# WRITTEN EXERCISE:
Would you copy only the lines below, beginning with the one that contains "As captured in the photo, which" and running through the last entry line?
══ DATA RECORDS ══
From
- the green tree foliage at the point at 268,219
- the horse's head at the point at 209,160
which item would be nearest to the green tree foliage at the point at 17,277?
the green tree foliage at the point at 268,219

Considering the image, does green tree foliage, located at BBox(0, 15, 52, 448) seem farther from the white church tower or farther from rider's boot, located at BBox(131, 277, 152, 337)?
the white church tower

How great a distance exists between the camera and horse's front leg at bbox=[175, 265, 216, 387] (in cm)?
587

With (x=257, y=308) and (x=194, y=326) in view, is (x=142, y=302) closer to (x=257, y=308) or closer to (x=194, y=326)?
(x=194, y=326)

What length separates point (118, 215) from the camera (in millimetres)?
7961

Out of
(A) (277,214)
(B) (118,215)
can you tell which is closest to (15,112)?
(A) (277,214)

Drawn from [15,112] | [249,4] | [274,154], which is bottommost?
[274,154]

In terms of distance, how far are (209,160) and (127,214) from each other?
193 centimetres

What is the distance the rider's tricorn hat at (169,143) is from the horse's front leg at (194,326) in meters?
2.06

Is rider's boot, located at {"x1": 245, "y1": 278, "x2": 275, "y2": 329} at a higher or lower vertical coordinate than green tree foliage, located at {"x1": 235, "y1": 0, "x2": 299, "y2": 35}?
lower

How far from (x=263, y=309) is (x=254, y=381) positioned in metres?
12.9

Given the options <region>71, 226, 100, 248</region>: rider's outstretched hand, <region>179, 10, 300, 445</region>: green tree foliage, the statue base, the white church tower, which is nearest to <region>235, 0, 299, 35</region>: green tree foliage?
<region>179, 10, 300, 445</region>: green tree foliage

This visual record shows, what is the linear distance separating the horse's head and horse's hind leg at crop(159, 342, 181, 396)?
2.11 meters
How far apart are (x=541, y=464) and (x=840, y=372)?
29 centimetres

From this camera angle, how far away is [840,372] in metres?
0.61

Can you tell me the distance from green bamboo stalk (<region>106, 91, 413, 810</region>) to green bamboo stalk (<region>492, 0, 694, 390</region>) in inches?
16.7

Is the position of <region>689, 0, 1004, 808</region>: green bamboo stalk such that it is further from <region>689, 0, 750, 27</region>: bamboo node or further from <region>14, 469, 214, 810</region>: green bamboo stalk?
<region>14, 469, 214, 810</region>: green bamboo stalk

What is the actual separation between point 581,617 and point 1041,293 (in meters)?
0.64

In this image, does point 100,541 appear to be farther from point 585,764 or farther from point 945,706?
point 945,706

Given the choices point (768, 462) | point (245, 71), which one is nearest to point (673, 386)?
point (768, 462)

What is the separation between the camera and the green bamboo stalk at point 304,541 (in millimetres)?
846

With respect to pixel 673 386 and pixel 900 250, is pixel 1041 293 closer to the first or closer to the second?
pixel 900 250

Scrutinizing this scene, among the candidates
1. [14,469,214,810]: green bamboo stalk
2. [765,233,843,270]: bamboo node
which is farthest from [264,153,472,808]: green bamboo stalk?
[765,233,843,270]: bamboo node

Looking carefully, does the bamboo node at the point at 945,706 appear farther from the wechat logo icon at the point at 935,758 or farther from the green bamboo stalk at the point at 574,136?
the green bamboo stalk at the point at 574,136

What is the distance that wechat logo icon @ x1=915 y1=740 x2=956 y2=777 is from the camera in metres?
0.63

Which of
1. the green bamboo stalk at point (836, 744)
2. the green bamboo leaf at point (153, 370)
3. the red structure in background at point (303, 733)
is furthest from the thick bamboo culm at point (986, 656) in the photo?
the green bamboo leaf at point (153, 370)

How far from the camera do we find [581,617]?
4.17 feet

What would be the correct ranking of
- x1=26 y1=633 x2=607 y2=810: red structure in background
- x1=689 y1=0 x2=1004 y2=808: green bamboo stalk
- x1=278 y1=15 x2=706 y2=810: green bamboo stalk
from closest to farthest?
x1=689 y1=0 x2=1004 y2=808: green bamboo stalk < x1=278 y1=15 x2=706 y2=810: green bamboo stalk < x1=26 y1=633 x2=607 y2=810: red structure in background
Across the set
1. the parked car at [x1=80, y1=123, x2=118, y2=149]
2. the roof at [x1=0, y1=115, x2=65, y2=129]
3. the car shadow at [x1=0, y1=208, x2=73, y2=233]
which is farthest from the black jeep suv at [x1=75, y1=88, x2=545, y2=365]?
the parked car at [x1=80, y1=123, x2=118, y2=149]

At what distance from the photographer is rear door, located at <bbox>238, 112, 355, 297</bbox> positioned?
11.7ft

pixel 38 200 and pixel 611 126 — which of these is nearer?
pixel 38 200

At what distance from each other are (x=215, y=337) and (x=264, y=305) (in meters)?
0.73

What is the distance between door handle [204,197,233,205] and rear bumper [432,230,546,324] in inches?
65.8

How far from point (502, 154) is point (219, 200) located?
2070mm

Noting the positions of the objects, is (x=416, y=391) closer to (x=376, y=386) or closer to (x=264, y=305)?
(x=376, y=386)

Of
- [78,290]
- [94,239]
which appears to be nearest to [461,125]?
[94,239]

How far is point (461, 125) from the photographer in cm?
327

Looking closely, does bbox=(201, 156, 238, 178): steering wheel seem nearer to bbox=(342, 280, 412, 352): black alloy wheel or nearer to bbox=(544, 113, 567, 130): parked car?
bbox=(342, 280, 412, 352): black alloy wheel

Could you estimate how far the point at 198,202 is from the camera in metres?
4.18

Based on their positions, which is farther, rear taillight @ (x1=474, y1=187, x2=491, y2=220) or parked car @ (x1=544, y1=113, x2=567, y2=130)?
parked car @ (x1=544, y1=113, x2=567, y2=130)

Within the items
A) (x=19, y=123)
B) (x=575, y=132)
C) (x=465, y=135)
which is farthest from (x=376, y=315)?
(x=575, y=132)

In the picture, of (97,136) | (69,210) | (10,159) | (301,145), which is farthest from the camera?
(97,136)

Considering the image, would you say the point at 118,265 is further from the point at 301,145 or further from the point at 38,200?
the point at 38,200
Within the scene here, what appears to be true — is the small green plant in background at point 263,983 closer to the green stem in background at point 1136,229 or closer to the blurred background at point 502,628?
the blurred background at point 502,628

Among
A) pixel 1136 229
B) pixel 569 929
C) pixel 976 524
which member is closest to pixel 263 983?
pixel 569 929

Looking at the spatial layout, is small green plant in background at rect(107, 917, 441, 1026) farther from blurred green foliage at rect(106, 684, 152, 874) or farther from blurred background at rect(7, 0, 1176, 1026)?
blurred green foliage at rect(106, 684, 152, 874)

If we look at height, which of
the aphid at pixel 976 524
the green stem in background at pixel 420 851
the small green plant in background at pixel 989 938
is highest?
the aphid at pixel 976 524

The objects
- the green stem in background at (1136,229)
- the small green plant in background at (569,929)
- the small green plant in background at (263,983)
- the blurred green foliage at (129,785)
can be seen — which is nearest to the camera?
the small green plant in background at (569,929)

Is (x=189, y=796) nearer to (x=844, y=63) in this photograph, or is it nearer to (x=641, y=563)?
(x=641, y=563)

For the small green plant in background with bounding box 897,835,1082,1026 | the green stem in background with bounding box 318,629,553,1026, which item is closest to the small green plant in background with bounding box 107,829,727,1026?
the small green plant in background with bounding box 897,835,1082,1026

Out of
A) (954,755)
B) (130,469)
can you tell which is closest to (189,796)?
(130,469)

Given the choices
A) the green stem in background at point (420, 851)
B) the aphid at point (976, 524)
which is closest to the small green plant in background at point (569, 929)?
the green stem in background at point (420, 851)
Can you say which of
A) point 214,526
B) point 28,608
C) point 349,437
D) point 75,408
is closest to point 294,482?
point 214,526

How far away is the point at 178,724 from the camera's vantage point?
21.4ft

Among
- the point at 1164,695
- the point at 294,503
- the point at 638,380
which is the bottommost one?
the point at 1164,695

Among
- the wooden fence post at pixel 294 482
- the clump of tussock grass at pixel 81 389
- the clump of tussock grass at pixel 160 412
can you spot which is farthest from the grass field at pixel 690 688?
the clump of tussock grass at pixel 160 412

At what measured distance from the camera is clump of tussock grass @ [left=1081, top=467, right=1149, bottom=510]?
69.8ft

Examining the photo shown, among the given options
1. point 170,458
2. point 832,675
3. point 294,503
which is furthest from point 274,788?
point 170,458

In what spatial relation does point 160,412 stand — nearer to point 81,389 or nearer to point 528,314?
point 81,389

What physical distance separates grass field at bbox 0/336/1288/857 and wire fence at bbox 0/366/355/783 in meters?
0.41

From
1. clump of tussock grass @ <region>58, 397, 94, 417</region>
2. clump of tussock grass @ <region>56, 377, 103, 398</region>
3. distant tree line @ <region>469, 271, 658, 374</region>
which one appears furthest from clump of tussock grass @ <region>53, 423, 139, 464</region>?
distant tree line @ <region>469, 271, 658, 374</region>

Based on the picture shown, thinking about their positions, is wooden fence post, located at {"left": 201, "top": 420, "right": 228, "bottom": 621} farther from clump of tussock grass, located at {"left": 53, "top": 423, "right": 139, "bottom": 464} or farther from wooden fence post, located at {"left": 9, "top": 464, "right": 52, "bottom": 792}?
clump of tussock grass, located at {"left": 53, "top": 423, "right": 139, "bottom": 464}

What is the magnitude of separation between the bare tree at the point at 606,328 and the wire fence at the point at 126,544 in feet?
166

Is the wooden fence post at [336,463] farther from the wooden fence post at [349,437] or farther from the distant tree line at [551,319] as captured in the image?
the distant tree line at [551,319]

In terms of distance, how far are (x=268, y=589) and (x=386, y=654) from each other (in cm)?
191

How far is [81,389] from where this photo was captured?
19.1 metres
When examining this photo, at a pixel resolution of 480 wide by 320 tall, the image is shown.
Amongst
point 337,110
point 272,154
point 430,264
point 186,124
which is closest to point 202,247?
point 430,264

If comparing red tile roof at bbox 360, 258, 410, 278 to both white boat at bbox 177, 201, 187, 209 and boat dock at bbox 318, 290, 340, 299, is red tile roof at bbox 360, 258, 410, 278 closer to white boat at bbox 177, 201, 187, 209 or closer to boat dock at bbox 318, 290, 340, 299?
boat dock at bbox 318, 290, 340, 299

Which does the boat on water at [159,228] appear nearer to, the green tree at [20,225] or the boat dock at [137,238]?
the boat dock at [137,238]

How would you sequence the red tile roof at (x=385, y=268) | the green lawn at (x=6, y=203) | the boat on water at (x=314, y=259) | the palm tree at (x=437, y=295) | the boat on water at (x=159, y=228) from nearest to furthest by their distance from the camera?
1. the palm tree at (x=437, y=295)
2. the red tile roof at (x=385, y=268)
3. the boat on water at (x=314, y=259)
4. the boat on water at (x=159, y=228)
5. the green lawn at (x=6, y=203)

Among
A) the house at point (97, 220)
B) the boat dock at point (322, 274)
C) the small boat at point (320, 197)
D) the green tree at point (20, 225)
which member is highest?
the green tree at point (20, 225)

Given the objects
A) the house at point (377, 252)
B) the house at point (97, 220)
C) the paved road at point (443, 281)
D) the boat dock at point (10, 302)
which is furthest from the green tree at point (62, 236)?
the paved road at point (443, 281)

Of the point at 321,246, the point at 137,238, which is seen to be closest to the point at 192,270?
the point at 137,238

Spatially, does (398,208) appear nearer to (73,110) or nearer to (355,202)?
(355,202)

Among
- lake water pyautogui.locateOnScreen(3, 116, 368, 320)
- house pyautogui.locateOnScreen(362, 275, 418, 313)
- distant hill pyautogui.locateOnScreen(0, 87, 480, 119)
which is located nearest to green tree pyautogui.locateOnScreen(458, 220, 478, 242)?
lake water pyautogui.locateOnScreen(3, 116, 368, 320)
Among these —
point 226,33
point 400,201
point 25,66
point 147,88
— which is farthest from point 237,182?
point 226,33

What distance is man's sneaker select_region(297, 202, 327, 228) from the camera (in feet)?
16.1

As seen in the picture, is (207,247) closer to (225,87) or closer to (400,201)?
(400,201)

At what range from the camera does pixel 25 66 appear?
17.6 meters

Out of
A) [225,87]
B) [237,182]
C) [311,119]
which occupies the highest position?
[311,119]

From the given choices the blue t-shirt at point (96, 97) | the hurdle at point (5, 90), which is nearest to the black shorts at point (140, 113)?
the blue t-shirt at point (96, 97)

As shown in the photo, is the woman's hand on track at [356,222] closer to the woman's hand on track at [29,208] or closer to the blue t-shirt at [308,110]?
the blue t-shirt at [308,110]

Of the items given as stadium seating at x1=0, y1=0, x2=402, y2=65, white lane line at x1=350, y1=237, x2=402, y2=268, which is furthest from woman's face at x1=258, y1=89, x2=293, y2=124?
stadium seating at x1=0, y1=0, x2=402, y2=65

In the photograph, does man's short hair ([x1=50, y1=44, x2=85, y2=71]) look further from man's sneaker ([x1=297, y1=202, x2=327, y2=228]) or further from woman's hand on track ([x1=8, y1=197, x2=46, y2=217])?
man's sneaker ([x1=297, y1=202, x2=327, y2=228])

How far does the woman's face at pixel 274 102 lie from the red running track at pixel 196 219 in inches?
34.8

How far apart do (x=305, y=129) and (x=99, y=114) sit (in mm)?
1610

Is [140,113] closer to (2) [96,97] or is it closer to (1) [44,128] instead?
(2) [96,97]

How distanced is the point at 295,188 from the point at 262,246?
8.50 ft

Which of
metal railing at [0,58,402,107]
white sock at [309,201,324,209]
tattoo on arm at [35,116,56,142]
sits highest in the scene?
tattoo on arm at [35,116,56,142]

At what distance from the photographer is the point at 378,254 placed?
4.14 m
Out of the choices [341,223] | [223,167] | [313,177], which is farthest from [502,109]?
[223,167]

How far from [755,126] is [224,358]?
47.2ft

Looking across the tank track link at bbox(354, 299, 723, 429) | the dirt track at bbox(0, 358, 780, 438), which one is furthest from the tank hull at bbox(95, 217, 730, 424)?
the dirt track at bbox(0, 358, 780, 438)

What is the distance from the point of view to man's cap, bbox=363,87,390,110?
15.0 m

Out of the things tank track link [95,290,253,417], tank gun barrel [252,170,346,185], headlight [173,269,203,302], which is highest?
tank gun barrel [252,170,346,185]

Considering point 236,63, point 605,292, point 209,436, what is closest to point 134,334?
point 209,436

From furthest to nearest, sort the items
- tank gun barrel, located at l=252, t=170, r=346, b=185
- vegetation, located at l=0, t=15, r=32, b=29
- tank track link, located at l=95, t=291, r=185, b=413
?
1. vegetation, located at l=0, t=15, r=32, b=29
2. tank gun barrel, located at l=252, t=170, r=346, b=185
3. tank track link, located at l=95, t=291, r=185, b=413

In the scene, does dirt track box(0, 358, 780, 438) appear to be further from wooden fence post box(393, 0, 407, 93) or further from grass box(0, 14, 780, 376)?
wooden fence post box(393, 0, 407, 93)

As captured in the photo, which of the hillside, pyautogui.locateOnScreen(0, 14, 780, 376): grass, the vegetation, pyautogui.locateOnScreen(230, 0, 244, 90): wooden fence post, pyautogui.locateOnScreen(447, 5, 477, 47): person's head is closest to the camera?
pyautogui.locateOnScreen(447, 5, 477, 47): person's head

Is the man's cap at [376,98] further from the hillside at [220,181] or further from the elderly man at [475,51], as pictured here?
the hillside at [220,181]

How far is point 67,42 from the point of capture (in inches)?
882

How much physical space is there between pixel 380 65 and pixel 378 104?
═══
# PROBLEM SOLUTION:
As captured in the photo, which of the hillside, pyautogui.locateOnScreen(0, 14, 780, 376): grass, the vegetation, pyautogui.locateOnScreen(230, 0, 244, 90): wooden fence post, pyautogui.locateOnScreen(447, 5, 477, 47): person's head is closest to the camera?
pyautogui.locateOnScreen(447, 5, 477, 47): person's head

Is the man's cap at [376,98] further from the hillside at [220,181] or further from the elderly man at [475,51], as pictured here?
the hillside at [220,181]

How far is point 67,42 from the point of capture (in inches)?
882

How much physical space is there between pixel 380 65 and pixel 378 104?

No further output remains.